Work to complete:
Please write out each of the rows below word for word, keeping every line as it appears.

Record set:
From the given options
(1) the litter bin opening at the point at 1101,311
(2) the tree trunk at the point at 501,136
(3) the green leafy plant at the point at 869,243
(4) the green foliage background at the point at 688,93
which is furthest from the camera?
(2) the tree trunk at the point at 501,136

Result of this exercise:
From the given options
(1) the litter bin opening at the point at 1101,311
(2) the tree trunk at the point at 501,136
(3) the green leafy plant at the point at 869,243
(4) the green foliage background at the point at 688,93
which is furthest from the camera?
(2) the tree trunk at the point at 501,136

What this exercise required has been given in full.